Kenyan entrepreneurs interested in the laundry industry are set to benefit from the launch of commercial laundromat by Alliance Laundry Systems, the US-based world leader in commercial laundry.

The world leader in commercial laundry is targeting entrepreneurs from major urban centres in the country who will receive full laundromat store concepts with all operational and technical support.

According to Jean-Paul Mailhac, Regional Sales Manager, Sub-Saharan Africa from Alliance, a fast growing demand for laundry services and products, combined with a booming economy and annual growth of more than 6%, makes Kenya the ideal place to start a laundromat.

“We have already witnessed that Kenyan entrepreneurs are passionate about a laundromat. Kenya is the country from where we have received the most inquiries by far. It is quickly becoming a need in this society as people spend a lot of time and effort on their looks,” Mr Mailhac said in a statement on the launch.

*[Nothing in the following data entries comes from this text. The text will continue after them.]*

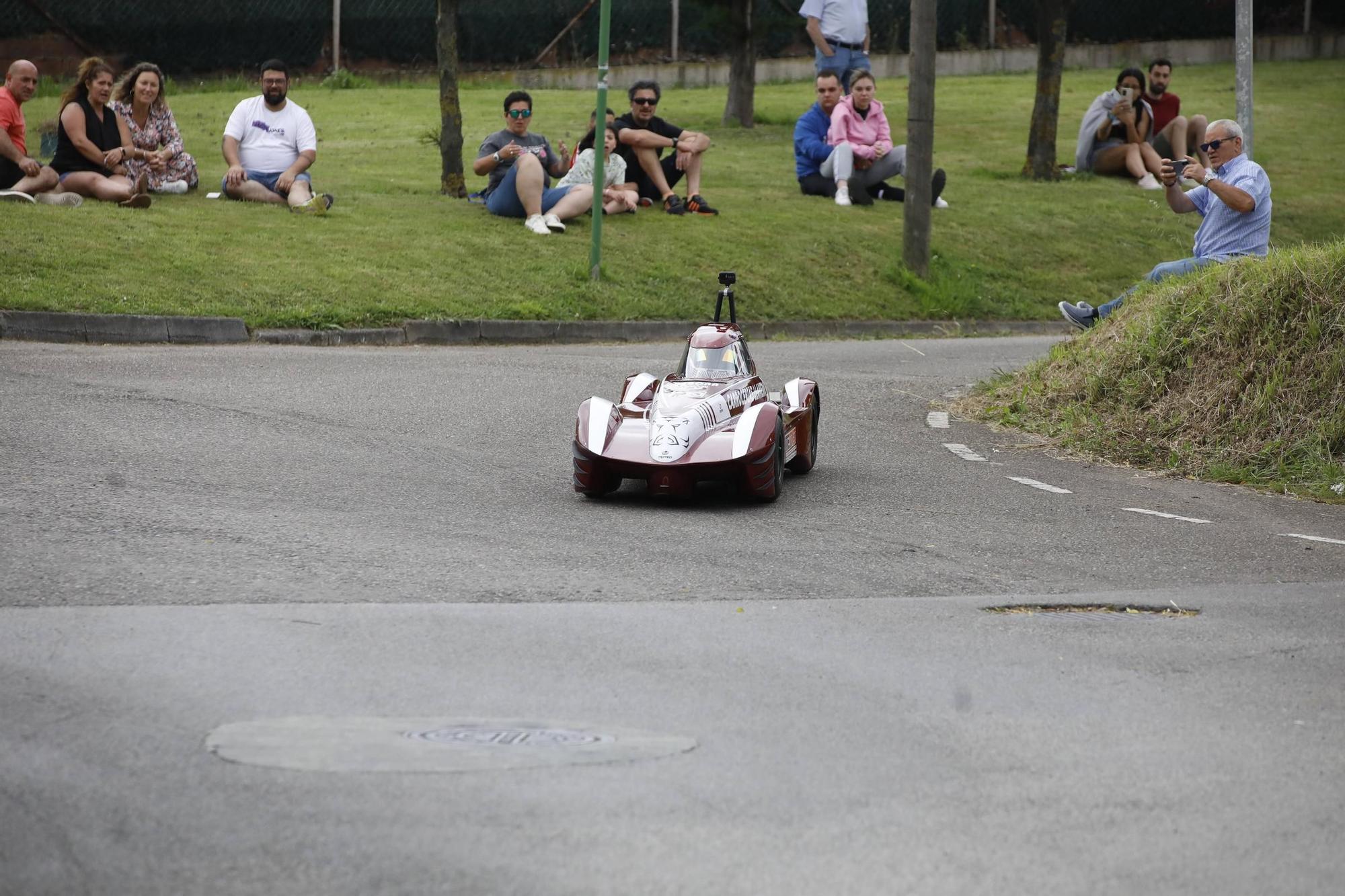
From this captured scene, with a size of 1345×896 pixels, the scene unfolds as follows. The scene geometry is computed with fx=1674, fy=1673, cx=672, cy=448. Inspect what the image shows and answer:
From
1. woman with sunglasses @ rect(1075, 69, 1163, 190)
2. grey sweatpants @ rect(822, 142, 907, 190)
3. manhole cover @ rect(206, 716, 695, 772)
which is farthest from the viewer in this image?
woman with sunglasses @ rect(1075, 69, 1163, 190)

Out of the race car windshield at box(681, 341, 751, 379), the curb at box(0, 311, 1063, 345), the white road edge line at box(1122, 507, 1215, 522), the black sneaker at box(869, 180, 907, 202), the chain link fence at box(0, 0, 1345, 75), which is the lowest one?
the white road edge line at box(1122, 507, 1215, 522)

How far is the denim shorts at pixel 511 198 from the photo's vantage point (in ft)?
61.7

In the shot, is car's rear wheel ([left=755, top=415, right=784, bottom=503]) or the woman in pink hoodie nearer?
car's rear wheel ([left=755, top=415, right=784, bottom=503])

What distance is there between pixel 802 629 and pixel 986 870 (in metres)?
2.20

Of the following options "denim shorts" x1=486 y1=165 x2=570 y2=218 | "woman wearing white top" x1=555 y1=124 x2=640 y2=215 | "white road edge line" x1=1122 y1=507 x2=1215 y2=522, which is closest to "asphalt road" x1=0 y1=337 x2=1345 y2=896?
"white road edge line" x1=1122 y1=507 x2=1215 y2=522

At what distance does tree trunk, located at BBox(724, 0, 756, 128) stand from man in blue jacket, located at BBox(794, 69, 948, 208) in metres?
5.41

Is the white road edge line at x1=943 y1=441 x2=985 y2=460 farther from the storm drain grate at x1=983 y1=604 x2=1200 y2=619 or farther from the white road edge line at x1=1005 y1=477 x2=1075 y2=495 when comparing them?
the storm drain grate at x1=983 y1=604 x2=1200 y2=619

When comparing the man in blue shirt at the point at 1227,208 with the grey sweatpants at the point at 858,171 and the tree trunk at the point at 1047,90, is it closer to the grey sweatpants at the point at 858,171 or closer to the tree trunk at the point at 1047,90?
the grey sweatpants at the point at 858,171

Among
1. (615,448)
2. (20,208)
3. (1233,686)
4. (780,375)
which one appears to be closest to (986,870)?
(1233,686)

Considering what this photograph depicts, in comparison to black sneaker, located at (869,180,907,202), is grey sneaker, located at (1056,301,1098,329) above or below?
below

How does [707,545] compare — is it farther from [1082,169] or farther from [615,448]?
[1082,169]

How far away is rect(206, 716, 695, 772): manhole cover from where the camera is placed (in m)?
4.56

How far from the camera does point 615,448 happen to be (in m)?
8.50

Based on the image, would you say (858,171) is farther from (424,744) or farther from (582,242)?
(424,744)
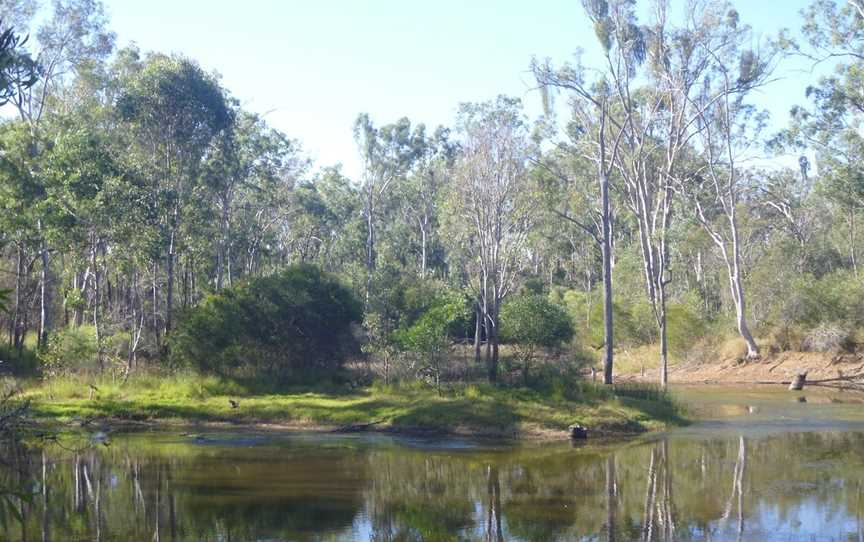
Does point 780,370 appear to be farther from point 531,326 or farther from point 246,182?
point 246,182

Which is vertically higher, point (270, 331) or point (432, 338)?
point (270, 331)

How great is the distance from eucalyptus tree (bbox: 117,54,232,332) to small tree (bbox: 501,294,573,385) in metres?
14.8

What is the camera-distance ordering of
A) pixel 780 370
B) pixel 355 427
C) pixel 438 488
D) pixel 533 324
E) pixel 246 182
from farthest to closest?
pixel 246 182 → pixel 780 370 → pixel 533 324 → pixel 355 427 → pixel 438 488

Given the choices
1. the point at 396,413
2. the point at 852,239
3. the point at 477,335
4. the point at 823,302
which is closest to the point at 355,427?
the point at 396,413

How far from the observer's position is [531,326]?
31594 mm

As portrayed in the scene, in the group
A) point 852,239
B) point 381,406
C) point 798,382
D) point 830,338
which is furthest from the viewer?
point 852,239

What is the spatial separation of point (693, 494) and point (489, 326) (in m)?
24.1

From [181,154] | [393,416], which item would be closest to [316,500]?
[393,416]

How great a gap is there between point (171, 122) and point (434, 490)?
27.0 metres

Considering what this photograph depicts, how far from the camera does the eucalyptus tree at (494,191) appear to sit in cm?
3756

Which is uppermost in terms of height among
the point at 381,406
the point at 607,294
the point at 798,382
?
the point at 607,294

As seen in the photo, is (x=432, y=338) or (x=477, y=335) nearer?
(x=432, y=338)

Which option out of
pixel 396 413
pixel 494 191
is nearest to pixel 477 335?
pixel 494 191

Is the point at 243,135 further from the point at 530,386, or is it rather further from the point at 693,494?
the point at 693,494
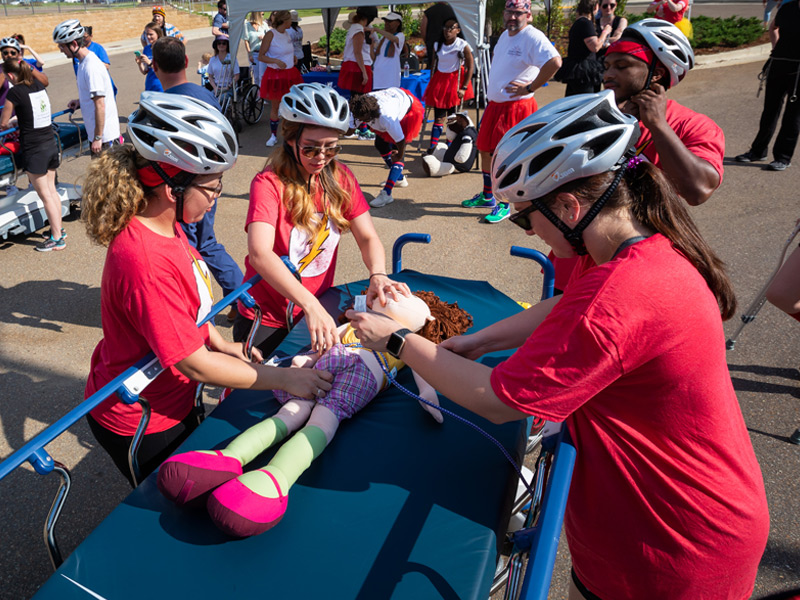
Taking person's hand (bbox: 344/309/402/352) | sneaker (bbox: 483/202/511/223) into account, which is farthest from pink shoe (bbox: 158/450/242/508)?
sneaker (bbox: 483/202/511/223)

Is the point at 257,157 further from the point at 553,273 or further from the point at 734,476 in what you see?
the point at 734,476

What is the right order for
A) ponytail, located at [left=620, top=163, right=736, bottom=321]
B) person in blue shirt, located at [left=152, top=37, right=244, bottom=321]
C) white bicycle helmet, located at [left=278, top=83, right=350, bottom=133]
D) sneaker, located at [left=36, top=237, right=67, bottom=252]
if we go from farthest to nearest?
sneaker, located at [left=36, top=237, right=67, bottom=252], person in blue shirt, located at [left=152, top=37, right=244, bottom=321], white bicycle helmet, located at [left=278, top=83, right=350, bottom=133], ponytail, located at [left=620, top=163, right=736, bottom=321]

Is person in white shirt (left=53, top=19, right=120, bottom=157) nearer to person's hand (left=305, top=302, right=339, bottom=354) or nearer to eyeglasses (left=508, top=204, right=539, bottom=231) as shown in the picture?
person's hand (left=305, top=302, right=339, bottom=354)

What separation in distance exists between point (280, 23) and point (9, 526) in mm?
8883

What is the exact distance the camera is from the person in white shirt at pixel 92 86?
6.38 meters

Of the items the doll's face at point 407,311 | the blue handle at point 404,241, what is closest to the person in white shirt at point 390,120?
the blue handle at point 404,241

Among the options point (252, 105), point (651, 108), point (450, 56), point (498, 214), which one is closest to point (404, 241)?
point (651, 108)

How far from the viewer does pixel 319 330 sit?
2.74m

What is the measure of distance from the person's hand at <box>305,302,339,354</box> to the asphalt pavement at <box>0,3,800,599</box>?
167cm

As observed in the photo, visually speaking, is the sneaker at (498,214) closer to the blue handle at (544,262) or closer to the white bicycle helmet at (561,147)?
the blue handle at (544,262)

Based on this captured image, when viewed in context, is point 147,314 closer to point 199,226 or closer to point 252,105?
point 199,226

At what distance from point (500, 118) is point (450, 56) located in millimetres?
2991

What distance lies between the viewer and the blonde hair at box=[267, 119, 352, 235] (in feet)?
9.88

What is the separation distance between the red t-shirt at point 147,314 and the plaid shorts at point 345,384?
0.60 m
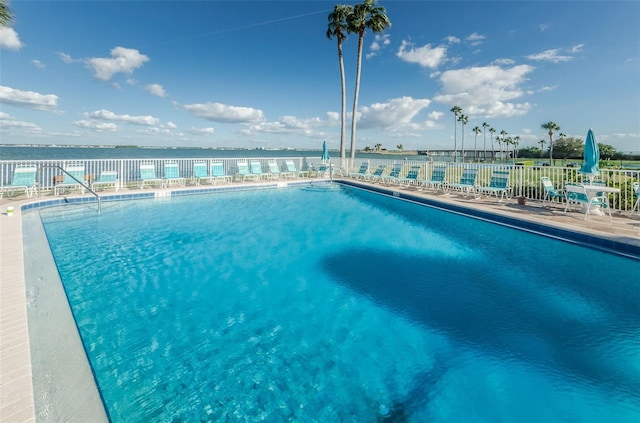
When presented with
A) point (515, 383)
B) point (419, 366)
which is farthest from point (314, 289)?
point (515, 383)

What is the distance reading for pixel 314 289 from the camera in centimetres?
385

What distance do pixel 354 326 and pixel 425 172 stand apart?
10202mm

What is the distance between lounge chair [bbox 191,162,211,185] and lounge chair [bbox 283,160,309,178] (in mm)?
3979

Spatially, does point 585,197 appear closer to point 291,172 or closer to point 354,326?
point 354,326

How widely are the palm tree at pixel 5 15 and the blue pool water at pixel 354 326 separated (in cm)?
486

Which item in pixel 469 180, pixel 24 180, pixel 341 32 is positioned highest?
pixel 341 32

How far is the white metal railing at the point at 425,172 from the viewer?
23.9 feet

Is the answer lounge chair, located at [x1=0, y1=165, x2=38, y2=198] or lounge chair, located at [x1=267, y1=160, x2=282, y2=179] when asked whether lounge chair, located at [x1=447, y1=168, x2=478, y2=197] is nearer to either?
lounge chair, located at [x1=267, y1=160, x2=282, y2=179]

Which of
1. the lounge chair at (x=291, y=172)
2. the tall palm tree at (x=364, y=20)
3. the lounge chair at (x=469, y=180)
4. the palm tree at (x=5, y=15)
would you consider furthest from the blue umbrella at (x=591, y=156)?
the palm tree at (x=5, y=15)

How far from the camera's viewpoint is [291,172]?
1514 cm

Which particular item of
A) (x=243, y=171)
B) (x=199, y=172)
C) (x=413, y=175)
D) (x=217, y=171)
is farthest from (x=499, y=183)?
(x=199, y=172)

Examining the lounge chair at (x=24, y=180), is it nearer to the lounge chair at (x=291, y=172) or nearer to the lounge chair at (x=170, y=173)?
the lounge chair at (x=170, y=173)

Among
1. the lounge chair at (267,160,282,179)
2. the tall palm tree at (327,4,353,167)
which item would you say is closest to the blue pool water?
the lounge chair at (267,160,282,179)

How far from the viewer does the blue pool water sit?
6.63 feet
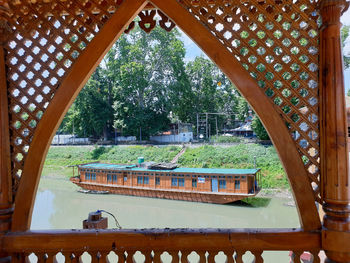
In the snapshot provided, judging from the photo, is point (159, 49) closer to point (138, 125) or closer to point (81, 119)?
point (138, 125)

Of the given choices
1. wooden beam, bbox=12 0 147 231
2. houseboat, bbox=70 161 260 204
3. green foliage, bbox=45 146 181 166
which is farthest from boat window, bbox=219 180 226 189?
wooden beam, bbox=12 0 147 231

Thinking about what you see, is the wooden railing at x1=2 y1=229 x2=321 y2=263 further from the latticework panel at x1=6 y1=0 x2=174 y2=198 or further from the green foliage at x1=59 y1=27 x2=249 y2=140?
the green foliage at x1=59 y1=27 x2=249 y2=140

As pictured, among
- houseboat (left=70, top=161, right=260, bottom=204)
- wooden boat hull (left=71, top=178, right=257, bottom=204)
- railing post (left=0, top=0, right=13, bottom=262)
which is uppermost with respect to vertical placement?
railing post (left=0, top=0, right=13, bottom=262)

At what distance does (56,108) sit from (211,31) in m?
0.93

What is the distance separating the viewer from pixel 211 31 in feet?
4.16

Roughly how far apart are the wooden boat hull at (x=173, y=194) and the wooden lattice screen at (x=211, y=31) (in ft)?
22.7

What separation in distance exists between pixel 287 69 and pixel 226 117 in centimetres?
1892

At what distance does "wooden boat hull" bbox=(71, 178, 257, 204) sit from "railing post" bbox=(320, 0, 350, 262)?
684cm

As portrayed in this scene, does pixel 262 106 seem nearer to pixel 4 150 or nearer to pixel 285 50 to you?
pixel 285 50

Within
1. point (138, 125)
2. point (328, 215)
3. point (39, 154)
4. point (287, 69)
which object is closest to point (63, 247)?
point (39, 154)

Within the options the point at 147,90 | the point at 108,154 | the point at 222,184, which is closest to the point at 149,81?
the point at 147,90

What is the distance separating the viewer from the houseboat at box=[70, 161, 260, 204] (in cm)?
784

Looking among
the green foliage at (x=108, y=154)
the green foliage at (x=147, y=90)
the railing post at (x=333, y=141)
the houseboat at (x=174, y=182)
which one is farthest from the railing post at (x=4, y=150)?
the green foliage at (x=147, y=90)

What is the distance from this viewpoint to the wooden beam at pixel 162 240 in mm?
1175
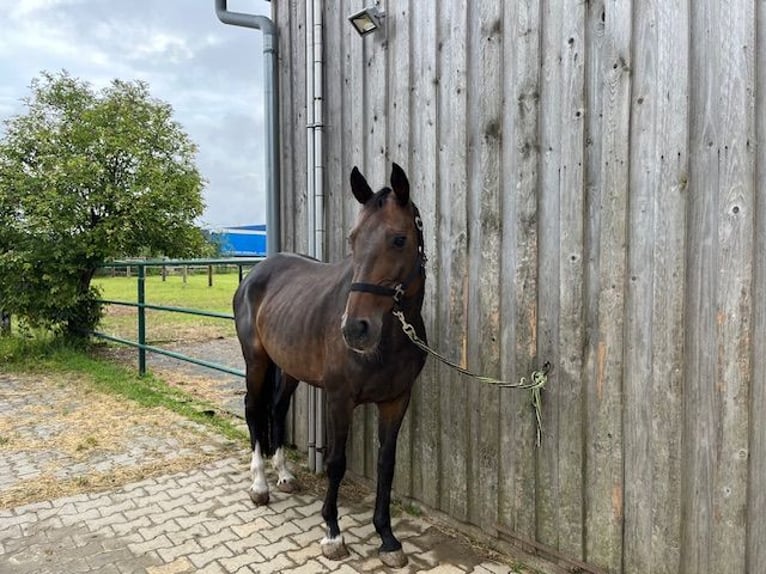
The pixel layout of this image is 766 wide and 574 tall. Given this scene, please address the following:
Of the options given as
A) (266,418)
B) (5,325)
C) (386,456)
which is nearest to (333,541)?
(386,456)

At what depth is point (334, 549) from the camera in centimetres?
225

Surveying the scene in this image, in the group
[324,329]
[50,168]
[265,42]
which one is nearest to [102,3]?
[50,168]

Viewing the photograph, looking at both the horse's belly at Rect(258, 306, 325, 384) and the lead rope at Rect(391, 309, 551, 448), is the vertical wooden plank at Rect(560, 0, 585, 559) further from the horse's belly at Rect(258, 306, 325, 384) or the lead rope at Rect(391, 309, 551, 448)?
the horse's belly at Rect(258, 306, 325, 384)

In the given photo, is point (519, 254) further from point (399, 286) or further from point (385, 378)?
point (385, 378)

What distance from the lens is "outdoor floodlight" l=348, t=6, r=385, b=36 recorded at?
2627mm

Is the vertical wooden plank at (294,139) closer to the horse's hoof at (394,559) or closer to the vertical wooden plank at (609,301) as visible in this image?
the horse's hoof at (394,559)

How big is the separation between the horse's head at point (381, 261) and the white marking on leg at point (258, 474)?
1.29m

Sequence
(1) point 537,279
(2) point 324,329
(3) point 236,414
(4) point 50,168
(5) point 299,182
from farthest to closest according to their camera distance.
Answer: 1. (4) point 50,168
2. (3) point 236,414
3. (5) point 299,182
4. (2) point 324,329
5. (1) point 537,279

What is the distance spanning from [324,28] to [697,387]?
2.62 metres

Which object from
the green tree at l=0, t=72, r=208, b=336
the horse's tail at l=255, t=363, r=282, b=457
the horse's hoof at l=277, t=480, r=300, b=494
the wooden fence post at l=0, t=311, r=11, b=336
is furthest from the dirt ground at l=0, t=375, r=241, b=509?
the wooden fence post at l=0, t=311, r=11, b=336

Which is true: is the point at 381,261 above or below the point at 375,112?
below

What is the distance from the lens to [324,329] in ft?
7.95

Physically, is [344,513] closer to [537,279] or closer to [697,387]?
[537,279]

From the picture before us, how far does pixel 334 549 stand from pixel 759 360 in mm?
1702
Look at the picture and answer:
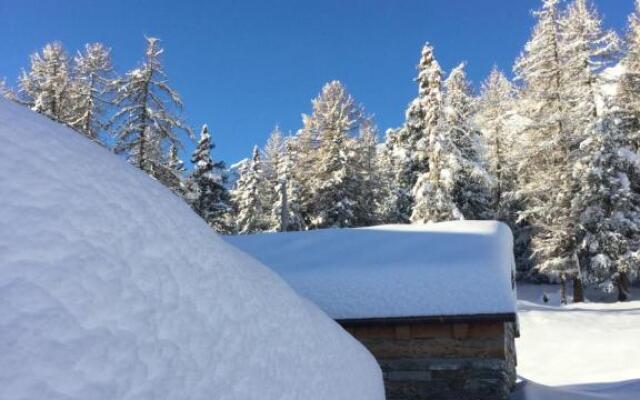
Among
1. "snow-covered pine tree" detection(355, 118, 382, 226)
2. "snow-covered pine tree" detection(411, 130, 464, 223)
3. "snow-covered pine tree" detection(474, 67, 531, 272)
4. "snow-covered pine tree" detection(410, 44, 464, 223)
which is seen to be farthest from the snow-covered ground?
"snow-covered pine tree" detection(474, 67, 531, 272)

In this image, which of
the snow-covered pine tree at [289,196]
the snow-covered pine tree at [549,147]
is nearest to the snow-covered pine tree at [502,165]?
the snow-covered pine tree at [549,147]

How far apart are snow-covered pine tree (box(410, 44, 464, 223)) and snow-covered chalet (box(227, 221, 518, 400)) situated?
16.9 m

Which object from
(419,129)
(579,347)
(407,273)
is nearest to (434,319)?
(407,273)

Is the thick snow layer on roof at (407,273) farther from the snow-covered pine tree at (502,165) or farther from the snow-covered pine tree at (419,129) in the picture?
the snow-covered pine tree at (502,165)

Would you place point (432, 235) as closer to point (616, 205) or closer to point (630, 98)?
point (616, 205)

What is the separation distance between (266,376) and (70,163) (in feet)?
2.76

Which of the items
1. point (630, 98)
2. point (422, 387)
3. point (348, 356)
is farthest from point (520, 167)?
point (348, 356)

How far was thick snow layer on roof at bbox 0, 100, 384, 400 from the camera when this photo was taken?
0.98 m

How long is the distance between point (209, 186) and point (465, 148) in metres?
13.3

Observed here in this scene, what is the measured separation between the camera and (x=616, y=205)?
21.9 metres

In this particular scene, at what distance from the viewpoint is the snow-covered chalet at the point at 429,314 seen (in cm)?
499

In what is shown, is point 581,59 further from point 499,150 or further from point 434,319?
point 434,319

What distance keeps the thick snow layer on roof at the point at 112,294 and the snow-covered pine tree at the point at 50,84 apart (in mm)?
21957

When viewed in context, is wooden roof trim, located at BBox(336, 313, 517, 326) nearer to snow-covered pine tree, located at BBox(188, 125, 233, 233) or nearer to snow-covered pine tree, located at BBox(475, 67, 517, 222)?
snow-covered pine tree, located at BBox(188, 125, 233, 233)
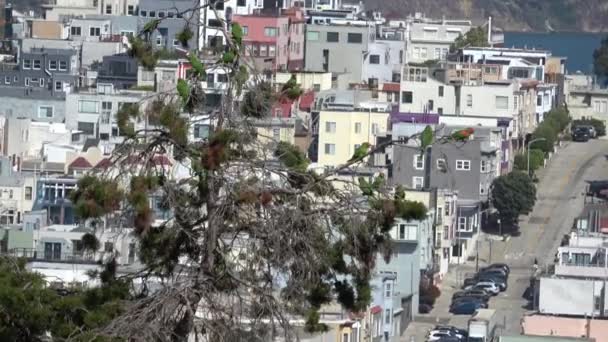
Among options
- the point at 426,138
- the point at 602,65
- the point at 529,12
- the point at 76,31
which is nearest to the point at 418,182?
the point at 76,31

Urban centres have been targeted with Laundromats for what Alliance Laundry Systems terms as having the highest profit potential.

“For the majority of Kenyans living in urban areas, owning a washing machine is a considerable investment. The normal practice is washing by hand, an inefficient and environmentally damaging process. With an emerging market for Laundromats, this task can be easily and efficiently taken over,” Mr Mailhac explained.

Alliance attributes the lack of uptake of Laundromats in the country to the lack of global best practice experience, limited local technical expertise and no specific retail cleaning knowledge with Mr Mailhac adding that:

“These are exactly the reasons why we at Alliance decided to promote the laundromat concept. We will give Kenyan entrepreneurs the opportunity to make an excellent return on investment.”

The Laundromats are expected to offer convenience to their users in the urban centres and cutting the cost of running and owning a washing machine from their budgets.

“A Laundromat can professionally clean and dry laundry, making garments look newer, last longer, feel better, eliminating the need to own an expensive machine. One added advantage is having the flexibility to use the laundromat whenever necessary, due to the close proximity of stores. In the right locations, one store can service a 9km2 area – meaning plentiful opportunities in larger cities,” the Alliance Regional Sales Manager Sub-Saharan Africa pointed out.

To ease their entry into the country, Alliance plans to have a number of demonstration events in Nairobi to explain in detail all benefits their laundromat concept has to offer later in the year.

“We can help entrepreneurs from start to finish. Not only by providing the best-in-class machines, but also by giving them all the valuable input needed to operate a successful and profitable laundromat,” said Mr Mailhac.

Alliance Laundry Systems is present in 140 countries with a team of more than 2,900 employees.